What is needed is the run of lines from the one with "Studying this image, what" through the close of the data, set down exactly.

◆ **Material provided**:
"""

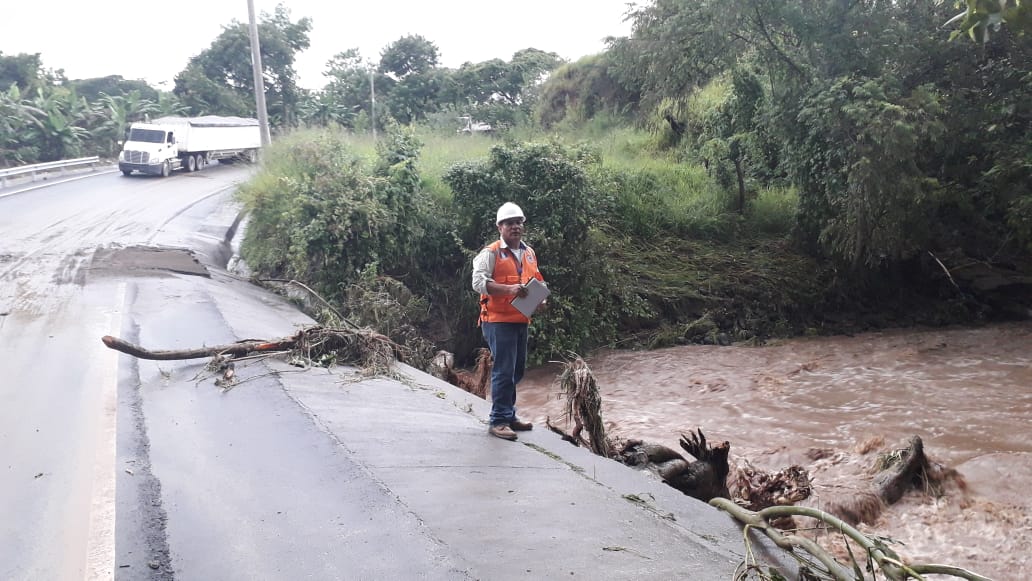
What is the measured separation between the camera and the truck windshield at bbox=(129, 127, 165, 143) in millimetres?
30094

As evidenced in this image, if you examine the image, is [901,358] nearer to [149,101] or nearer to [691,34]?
[691,34]

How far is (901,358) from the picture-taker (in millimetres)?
13570

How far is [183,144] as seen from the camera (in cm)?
3206

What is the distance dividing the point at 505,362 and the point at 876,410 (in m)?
6.84

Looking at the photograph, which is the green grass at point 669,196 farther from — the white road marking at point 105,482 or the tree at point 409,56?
the tree at point 409,56

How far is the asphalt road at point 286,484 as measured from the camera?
425cm

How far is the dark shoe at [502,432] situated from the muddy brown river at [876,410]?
333 cm

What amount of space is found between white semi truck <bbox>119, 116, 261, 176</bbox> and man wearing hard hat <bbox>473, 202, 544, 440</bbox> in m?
21.1

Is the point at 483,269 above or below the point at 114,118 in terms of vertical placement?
below

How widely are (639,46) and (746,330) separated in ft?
21.5

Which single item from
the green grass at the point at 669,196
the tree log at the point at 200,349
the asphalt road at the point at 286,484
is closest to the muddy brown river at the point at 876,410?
the asphalt road at the point at 286,484

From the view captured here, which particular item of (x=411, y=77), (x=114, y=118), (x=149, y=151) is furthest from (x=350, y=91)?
(x=149, y=151)

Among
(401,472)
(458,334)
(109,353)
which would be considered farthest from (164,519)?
(458,334)

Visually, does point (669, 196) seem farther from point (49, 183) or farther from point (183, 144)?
point (183, 144)
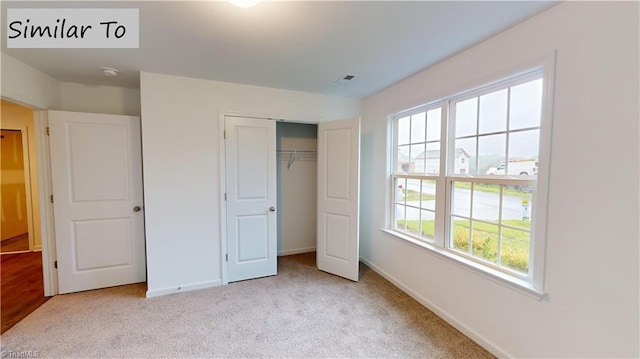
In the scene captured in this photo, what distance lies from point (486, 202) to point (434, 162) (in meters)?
0.67

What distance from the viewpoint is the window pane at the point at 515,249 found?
1778mm

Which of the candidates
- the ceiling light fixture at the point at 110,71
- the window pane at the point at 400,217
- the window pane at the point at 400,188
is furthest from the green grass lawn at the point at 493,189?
the ceiling light fixture at the point at 110,71

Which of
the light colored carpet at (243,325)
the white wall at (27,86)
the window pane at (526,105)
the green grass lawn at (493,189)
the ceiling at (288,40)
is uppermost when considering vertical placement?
the ceiling at (288,40)

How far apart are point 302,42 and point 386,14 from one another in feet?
2.24

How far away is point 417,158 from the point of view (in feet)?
9.20

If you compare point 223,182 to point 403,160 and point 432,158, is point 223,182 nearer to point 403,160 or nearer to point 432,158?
point 403,160

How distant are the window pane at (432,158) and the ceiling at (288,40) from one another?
0.79 meters

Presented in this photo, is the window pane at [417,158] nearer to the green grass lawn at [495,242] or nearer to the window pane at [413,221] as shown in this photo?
the window pane at [413,221]

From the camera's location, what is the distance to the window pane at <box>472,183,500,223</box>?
1.95 m

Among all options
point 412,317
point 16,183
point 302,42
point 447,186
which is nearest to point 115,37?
point 302,42

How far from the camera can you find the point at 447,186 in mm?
2367

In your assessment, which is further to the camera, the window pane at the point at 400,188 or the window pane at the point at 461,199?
the window pane at the point at 400,188

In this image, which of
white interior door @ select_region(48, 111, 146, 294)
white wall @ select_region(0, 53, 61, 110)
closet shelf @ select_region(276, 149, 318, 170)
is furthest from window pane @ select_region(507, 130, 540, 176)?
white wall @ select_region(0, 53, 61, 110)

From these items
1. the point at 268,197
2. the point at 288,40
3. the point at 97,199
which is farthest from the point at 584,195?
the point at 97,199
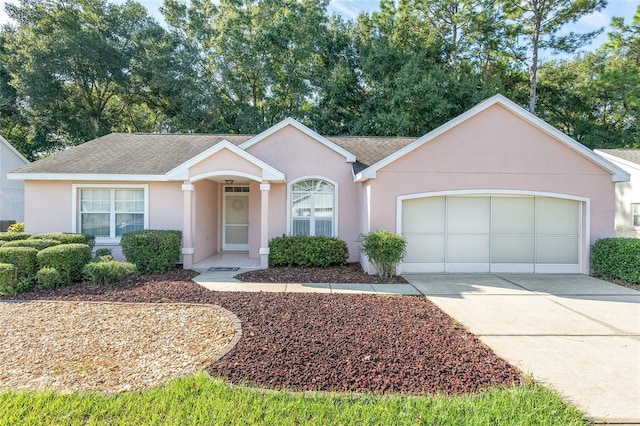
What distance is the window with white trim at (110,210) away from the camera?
36.8ft

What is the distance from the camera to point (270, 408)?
330cm

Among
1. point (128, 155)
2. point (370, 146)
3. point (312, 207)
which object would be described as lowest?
point (312, 207)

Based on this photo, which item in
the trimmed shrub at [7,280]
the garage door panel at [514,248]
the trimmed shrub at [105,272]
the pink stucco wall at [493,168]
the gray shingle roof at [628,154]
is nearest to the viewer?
the trimmed shrub at [7,280]

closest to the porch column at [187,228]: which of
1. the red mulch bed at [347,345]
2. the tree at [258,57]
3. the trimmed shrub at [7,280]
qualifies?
the red mulch bed at [347,345]

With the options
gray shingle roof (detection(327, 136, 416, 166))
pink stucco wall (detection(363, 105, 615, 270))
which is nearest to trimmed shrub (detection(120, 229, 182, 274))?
pink stucco wall (detection(363, 105, 615, 270))

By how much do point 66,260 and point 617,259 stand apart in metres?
14.4

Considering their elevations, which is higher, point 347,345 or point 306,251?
point 306,251

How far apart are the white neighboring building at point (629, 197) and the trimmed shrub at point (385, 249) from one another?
1401 cm

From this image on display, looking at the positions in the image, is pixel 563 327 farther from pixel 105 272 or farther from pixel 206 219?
pixel 206 219

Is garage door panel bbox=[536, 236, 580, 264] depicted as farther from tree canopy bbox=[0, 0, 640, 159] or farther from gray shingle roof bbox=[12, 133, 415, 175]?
tree canopy bbox=[0, 0, 640, 159]

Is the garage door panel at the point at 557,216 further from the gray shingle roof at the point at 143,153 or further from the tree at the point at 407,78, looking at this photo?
the tree at the point at 407,78

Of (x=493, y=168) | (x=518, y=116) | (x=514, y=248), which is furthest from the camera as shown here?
(x=514, y=248)

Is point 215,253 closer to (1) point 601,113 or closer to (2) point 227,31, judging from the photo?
(2) point 227,31

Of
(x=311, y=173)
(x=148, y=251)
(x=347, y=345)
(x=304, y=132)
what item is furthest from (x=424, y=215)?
(x=148, y=251)
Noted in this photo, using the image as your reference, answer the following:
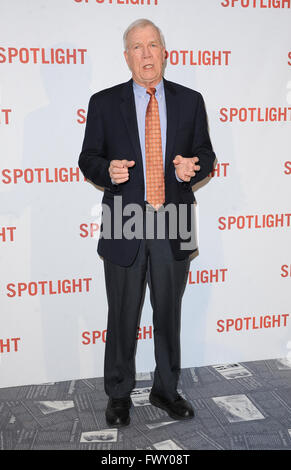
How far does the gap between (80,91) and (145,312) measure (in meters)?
1.34

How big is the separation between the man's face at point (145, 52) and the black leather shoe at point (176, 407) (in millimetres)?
1601

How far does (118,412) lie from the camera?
2559 mm

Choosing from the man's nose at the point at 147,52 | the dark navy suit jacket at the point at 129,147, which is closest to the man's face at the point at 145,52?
the man's nose at the point at 147,52

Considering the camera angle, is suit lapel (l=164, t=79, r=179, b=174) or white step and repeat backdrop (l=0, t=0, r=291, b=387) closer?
suit lapel (l=164, t=79, r=179, b=174)

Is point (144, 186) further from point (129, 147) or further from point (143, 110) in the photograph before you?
point (143, 110)

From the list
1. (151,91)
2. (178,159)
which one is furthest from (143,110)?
(178,159)

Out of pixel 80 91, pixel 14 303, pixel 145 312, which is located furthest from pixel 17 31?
pixel 145 312

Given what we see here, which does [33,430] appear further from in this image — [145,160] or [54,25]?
[54,25]

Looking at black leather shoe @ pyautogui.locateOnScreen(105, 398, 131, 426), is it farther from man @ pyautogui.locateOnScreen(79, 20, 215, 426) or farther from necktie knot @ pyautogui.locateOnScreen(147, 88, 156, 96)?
necktie knot @ pyautogui.locateOnScreen(147, 88, 156, 96)

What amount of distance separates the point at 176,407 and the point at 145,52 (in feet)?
5.69

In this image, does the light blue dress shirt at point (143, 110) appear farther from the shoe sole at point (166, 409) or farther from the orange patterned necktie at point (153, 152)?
the shoe sole at point (166, 409)

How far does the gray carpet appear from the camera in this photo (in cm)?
238

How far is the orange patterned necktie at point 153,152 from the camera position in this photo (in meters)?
2.39

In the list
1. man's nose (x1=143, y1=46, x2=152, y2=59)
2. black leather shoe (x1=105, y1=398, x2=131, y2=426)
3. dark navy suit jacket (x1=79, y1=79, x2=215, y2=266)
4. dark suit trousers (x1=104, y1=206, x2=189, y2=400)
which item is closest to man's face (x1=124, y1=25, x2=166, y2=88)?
man's nose (x1=143, y1=46, x2=152, y2=59)
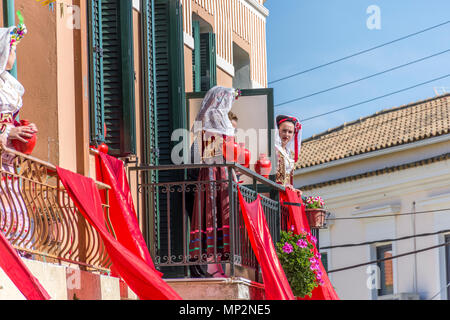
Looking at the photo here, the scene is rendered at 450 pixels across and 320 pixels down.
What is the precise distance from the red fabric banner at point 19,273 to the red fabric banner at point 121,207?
278 cm

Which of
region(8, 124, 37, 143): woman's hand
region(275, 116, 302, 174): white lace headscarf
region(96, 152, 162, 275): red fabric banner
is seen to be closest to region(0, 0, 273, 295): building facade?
region(96, 152, 162, 275): red fabric banner

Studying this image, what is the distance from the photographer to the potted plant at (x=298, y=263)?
12680mm

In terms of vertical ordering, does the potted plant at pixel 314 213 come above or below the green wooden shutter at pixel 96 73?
below

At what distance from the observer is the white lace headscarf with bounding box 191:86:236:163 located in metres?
12.4

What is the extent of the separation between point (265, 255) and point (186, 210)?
3.44 ft

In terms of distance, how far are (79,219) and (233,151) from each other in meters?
2.47

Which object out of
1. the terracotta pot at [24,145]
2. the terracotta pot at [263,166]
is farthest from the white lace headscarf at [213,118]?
the terracotta pot at [24,145]

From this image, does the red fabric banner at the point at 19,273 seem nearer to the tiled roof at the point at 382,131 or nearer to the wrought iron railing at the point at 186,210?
the wrought iron railing at the point at 186,210

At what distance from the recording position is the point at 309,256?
12.8 m

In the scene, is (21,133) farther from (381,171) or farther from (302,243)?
(381,171)

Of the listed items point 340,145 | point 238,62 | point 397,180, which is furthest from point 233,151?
point 340,145

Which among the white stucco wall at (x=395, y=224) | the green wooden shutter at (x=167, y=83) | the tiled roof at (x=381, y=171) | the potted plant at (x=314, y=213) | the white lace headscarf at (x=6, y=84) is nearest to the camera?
the white lace headscarf at (x=6, y=84)

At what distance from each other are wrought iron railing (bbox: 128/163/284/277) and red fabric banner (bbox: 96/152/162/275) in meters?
0.65

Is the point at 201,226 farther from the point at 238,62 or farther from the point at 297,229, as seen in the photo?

"""

◆ **Correct response**:
Studying this image, what is the distance from the photographer to the potted plant at (x=298, y=263)?
12680mm

In terms of vertical ordering, does the potted plant at pixel 314 213 come above or below the green wooden shutter at pixel 96 73?
below

At what distance from the observer is the white lace headscarf with bounding box 191:86:236:163 located in metres?
12.4

What is the extent of the separation between point (265, 255) and point (186, 210)?
3.44 ft

In terms of distance, how far are (79,219) and (233,151) from each other in meters?
2.47

Which object out of
1. the terracotta pot at [24,145]
2. the terracotta pot at [263,166]
is farthest from the white lace headscarf at [213,118]?
the terracotta pot at [24,145]

From this image, does the red fabric banner at the point at 19,273 seem nearer to the tiled roof at the point at 382,131 or nearer to the wrought iron railing at the point at 186,210?
the wrought iron railing at the point at 186,210

At what distance from the recording position is the point at 309,256?
12.8 m

In the scene, is (21,133) farther from (381,171) or farther from (302,243)?
(381,171)

Of the listed items point 340,145 | point 238,62 | point 397,180, which is furthest from point 233,151?
point 340,145

Which among the white stucco wall at (x=395, y=224) | the green wooden shutter at (x=167, y=83) | the tiled roof at (x=381, y=171) | the potted plant at (x=314, y=213) | the white lace headscarf at (x=6, y=84) is nearest to the camera?
the white lace headscarf at (x=6, y=84)

At what distance from each other are wrought iron railing (bbox: 128/163/284/277) and red fabric banner (bbox: 96/152/162/275) in meters?
0.65

Is the point at 201,226 farther from the point at 238,62 or farther from the point at 297,229, as seen in the photo?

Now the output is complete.